• YOUR OBJECTIVE: Please copy the data verbatim from the line holding "What distance measurement" through the end of the data, both ends included.

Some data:
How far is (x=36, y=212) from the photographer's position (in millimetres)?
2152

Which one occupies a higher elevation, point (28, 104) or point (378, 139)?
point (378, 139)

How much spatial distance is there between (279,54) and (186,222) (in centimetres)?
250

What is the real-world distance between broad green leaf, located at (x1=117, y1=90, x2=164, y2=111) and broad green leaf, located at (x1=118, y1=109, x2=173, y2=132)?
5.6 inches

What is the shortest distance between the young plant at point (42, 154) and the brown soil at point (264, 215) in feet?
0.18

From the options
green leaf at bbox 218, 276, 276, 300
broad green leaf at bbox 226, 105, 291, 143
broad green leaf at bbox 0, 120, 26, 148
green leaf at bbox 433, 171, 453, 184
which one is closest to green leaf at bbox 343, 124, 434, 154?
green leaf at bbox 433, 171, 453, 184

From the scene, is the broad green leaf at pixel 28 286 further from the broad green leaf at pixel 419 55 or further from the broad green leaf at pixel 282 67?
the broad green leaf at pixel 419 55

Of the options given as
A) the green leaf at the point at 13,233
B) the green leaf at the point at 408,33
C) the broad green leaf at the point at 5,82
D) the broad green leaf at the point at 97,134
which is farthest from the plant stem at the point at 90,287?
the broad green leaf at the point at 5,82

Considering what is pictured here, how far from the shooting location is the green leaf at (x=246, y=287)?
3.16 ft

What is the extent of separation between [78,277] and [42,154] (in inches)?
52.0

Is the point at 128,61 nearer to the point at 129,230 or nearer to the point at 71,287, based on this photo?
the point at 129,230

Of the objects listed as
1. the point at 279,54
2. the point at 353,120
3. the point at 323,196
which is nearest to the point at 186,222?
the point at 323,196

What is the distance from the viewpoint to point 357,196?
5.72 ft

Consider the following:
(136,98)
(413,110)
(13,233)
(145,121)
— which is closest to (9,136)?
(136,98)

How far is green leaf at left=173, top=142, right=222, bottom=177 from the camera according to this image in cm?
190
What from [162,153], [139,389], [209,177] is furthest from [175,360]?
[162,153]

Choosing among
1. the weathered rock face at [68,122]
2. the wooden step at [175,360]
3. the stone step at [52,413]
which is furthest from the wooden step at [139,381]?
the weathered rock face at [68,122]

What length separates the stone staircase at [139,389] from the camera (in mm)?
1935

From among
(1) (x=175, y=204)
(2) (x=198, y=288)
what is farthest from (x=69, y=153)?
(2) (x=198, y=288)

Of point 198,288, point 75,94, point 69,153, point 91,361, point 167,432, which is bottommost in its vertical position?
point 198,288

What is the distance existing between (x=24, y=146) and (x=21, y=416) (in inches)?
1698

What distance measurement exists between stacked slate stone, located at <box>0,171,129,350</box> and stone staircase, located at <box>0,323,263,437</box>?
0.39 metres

• EXERCISE OUTPUT:
What distance measurement exists between stacked slate stone, located at <box>0,171,129,350</box> and stone staircase, located at <box>0,323,263,437</box>?
0.39 metres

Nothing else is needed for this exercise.